The Misunderstanding

Themes

Camus's theme is “the sauveur manqué, a savior who fails because of his inability to speak a clear language to those he would save”.[5]

Le Malentendu “depicts the destruction of a family fatally incapable of communicating with each other”.[6] Jan does not heed his wife Maria when she advises him to introduce himself plainly. His sister Martha accepts nothing but impersonal communication. Mother is too weary to respond to Jan's hints.

The play contrasts the love between Jan and his wife with the absence of love from his sister and mother. Mother's suicide when she realises her crime deprives Martha of the maternal love she also needs. Maria's wish for divine love is also denied.

“One of the most important themes is the impossibility of attaining happiness”.[2] Despite the success of his marriage, Jan cannot be happy in exile, but wishes to return to his family and be happy together. Martha also longs to be somewhere else, and Mother longs for peace, but these desires are only met in death.

The misunderstandings and lack of comprehension that thwart these desires illustrate Camus’ philosophy of the Absurd. These difficulties create the drama – Jan's choice to conceal his identity, Martha's insistence on impersonal conventions, her misinterpretation of his determination to stay, Maria's bewildered response to her cold confession, and the Old Man's indifference.

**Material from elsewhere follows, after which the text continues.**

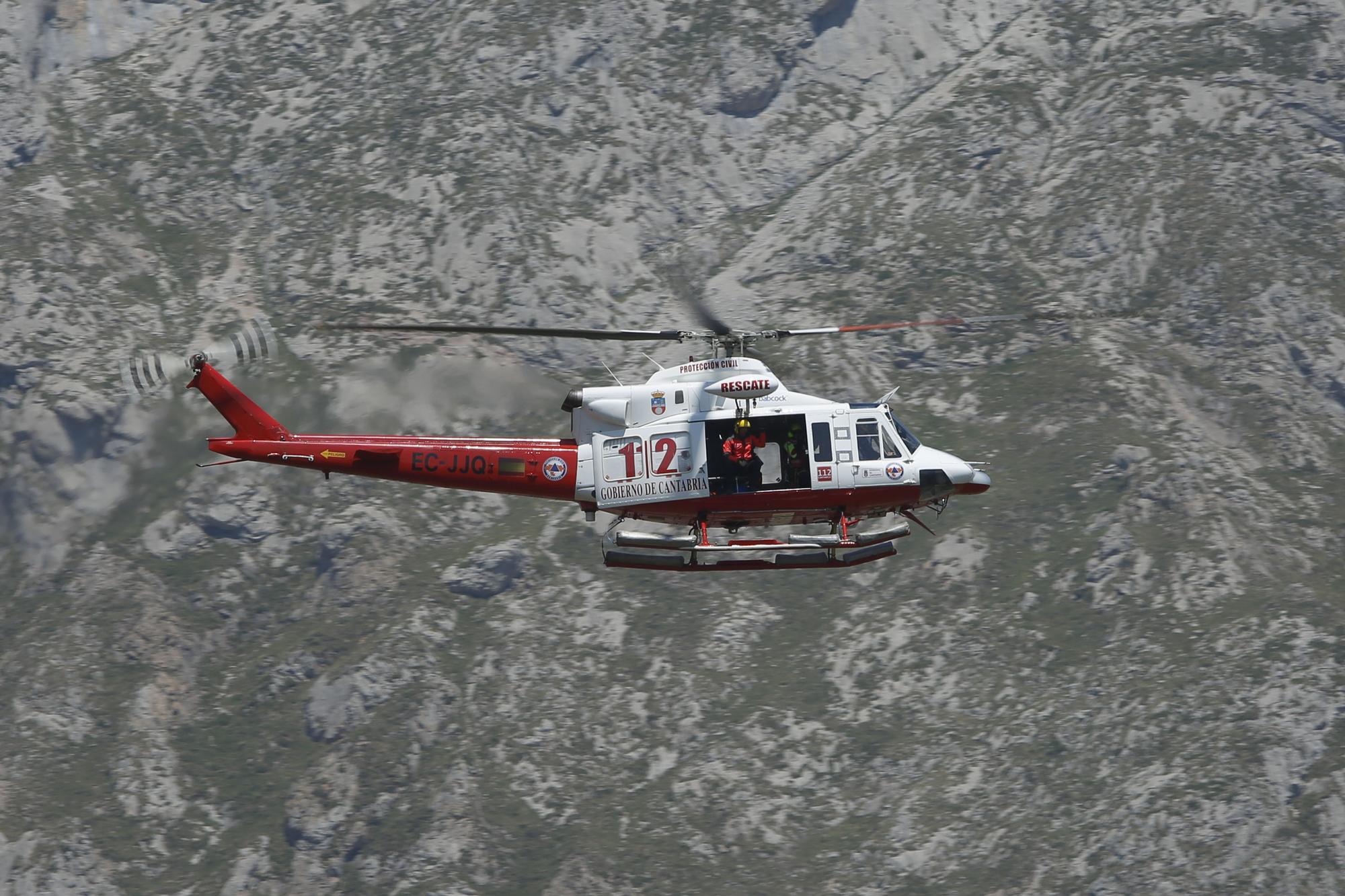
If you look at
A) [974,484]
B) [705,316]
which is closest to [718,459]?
[705,316]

When Camus revised the play in 1958, he added or modified four very short incidents to transform the indifference of the Old Man into something more sinister. For example, he distracts Martha when she is about to check Jan's passport. Camus aimed to “intensify the effect of unrelieved metaphysical blackness, culminating in the very last crushing syllable of the play: ‘Non!””.[2]

The play expresses an antipathy to religion, but also a strong concern with religious ideas, including the parable of the prodigal son. “Camus had never cut himself off from conversation with Christian thinkers but stood in a relation of tension to Christianity”.[7]

The return of Jan from happiness in Africa to a murderous home, and the yearning of Martha to be in the sun, reflect an antithesis between Northern Europe and the Mediterranean, which informs all of Camus’ work.[2]